** Input material follows **
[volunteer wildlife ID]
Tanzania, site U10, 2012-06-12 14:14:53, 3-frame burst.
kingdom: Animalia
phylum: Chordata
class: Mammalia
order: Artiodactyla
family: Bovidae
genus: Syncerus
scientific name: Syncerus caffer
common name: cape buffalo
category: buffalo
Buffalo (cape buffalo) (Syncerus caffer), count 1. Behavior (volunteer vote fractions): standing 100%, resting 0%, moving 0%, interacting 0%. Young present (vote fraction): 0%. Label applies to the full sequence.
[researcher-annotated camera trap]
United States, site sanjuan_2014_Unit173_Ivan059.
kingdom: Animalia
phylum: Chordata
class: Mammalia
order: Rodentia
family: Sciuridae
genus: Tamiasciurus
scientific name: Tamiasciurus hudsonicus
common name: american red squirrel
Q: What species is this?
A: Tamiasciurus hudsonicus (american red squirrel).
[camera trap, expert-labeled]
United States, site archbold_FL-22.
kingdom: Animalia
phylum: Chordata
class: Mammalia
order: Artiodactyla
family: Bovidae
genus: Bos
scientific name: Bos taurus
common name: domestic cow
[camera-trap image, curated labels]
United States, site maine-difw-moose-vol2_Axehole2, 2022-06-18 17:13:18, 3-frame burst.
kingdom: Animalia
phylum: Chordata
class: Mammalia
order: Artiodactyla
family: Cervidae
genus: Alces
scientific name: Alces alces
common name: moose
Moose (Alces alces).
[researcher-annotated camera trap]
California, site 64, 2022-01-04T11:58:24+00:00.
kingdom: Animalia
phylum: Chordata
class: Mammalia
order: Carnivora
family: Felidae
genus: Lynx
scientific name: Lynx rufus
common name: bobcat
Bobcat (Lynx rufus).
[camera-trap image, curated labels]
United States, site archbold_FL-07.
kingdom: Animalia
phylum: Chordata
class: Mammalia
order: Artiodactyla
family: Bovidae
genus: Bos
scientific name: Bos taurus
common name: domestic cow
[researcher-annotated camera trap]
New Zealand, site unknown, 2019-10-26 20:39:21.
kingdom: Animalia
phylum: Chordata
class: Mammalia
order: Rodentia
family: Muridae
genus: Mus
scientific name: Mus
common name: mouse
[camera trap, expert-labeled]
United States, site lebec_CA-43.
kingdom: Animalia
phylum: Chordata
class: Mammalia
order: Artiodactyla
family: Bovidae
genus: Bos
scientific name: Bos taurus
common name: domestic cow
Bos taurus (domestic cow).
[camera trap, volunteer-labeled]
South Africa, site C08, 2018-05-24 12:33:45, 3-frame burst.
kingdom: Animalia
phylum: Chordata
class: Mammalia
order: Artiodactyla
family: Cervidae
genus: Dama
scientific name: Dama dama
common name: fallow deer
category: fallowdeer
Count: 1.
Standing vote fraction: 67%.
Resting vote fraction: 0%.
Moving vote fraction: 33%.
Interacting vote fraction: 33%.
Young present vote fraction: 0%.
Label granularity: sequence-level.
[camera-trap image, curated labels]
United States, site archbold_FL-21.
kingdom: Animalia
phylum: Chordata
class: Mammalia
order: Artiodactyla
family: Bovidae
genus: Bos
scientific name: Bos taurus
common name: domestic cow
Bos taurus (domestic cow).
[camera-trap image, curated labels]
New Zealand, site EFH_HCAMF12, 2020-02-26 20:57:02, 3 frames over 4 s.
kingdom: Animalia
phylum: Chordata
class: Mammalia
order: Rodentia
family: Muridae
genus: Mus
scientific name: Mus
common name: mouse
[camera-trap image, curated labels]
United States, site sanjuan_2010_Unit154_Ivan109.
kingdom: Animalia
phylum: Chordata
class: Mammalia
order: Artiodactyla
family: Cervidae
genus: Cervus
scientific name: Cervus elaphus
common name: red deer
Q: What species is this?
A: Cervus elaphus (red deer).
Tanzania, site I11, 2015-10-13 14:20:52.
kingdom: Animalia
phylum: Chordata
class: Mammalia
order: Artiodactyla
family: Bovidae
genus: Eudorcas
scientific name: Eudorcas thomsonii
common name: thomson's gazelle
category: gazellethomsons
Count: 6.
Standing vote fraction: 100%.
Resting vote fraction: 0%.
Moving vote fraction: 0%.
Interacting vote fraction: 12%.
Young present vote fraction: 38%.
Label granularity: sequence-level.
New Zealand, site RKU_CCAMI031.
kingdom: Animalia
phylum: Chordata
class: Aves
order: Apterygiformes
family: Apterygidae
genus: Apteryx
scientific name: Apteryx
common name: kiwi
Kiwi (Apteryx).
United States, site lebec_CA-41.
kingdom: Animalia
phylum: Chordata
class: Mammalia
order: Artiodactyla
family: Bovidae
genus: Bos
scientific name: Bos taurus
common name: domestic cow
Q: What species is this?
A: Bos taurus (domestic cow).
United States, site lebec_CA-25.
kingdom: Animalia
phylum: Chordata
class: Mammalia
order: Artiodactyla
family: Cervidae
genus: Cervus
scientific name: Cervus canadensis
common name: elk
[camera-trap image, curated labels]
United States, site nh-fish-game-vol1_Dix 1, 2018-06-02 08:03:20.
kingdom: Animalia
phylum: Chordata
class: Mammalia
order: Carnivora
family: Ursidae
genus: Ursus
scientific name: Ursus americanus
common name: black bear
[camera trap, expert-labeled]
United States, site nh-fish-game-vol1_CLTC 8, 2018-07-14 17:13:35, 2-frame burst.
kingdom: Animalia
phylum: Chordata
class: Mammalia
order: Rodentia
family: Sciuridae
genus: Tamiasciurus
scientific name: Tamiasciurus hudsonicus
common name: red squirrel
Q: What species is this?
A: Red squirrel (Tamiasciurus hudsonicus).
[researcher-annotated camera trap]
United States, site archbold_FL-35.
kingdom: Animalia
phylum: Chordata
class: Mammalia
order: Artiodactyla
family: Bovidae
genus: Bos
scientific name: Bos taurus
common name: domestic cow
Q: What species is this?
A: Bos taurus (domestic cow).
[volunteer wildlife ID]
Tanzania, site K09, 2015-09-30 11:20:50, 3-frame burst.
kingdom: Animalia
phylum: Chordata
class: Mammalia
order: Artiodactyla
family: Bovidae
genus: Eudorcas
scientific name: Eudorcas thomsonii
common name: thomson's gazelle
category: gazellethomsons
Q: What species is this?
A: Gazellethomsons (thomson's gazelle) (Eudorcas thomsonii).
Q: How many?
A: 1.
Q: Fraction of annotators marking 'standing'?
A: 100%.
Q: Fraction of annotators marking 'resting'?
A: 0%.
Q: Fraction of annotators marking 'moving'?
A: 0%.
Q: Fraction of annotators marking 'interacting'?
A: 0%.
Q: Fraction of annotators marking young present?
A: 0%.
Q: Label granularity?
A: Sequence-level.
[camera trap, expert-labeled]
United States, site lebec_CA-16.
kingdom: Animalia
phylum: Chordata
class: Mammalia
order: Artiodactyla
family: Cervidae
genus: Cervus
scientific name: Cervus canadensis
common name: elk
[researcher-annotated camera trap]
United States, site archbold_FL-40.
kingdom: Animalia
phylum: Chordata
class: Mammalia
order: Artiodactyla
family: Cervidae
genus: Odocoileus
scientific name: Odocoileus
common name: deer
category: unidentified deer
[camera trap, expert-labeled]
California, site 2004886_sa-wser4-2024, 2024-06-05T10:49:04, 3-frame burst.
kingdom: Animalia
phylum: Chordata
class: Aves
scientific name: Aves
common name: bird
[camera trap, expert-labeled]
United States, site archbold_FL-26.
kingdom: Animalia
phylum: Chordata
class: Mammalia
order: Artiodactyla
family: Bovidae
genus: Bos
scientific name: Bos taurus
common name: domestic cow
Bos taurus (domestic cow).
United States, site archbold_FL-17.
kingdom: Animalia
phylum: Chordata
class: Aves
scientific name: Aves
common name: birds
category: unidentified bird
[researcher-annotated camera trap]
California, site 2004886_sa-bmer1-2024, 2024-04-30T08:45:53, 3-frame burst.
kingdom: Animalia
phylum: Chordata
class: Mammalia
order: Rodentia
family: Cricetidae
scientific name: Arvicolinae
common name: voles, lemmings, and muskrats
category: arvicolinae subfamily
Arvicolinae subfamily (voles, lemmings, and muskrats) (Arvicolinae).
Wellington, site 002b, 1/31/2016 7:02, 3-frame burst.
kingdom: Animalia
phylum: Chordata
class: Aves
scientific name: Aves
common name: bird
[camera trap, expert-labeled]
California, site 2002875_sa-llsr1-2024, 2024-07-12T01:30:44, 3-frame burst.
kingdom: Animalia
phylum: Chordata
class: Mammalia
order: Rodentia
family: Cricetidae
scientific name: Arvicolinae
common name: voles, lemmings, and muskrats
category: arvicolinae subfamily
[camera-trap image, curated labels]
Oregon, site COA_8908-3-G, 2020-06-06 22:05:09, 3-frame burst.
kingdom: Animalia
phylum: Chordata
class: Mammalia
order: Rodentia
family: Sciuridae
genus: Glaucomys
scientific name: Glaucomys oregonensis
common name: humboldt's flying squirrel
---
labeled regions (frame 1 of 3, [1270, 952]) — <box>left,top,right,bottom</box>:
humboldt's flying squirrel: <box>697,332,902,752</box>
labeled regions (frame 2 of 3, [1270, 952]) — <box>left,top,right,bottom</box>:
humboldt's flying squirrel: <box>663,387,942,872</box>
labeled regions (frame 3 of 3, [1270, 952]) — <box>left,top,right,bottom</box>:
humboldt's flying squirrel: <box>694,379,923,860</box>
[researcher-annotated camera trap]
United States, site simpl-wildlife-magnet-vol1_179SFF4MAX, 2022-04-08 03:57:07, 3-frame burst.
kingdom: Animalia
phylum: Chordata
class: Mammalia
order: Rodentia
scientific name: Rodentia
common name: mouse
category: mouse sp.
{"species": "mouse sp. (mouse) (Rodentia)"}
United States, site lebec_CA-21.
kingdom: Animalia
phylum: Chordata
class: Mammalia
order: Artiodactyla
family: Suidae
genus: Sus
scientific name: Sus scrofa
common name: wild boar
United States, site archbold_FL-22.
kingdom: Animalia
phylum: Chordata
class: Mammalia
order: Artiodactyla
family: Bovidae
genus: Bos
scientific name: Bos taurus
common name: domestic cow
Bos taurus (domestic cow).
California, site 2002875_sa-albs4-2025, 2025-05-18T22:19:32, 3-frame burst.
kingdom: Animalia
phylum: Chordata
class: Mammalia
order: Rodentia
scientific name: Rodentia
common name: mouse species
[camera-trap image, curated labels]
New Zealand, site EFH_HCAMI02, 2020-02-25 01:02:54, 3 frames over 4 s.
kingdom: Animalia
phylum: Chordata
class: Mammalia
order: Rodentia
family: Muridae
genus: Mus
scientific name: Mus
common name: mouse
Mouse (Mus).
** End of Input material **
### Assignment
All lines above that include the word "Zealand" must be copied into the answer.

### Written solution
New Zealand, site unknown, 2019-10-26 20:39:21.
New Zealand, site EFH_HCAMF12, 2020-02-26 20:57:02, 3 frames over 4 s.
New Zealand, site RKU_CCAMI031.
New Zealand, site EFH_HCAMI02, 2020-02-25 01:02:54, 3 frames over 4 s.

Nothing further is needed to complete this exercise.